Since 2012 in Django we have select_for_update which lock rows until the end of the transaction.
To avoid race conditions in Django + MySQL
under default circumstances:
REPEATABLE_READ in the Mysql
READ_COMMITTED in the Django
you can use this:
with transaction.atomic():
instance = YourModel.objects.select_for_update().get(id=42)
instance.evolve()
instance.save()
The second thread will wait for the first thread (lock), and only if first is done, the second will read data saved by first, so it will work on updated data.
Then together with get_or_create:
def select_for_update_or_create(...):
instance = YourModel.objects.filter(
...
).select_for_update().first()
if order is None:
instnace = YouModel.objects.create(...)
return instance
The function must be inside transaction block, otherwise, you will get from Django:
TransactionManagementError: select_for_update cannot be used outside of a transaction
Also sometimes it's good to use refresh_from_db()
In case like:
instance = YourModel.objects.create(**kwargs)

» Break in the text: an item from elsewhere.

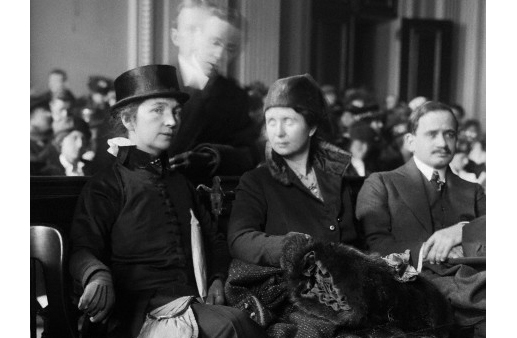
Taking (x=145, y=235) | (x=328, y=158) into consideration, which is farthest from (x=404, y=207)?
(x=145, y=235)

response = do_request_which_lasts_few_seconds(instance)
instance.attr = response.something
you'd like to see:
instance = MyModel.objects.create(**kwargs)
response = do_request_which_lasts_few_seconds(instance)
instance.refresh_from_db() # 3
instance.attr = response.something
and that # 3 will reduce a lot a time window of possible race conditions, thus chance for that.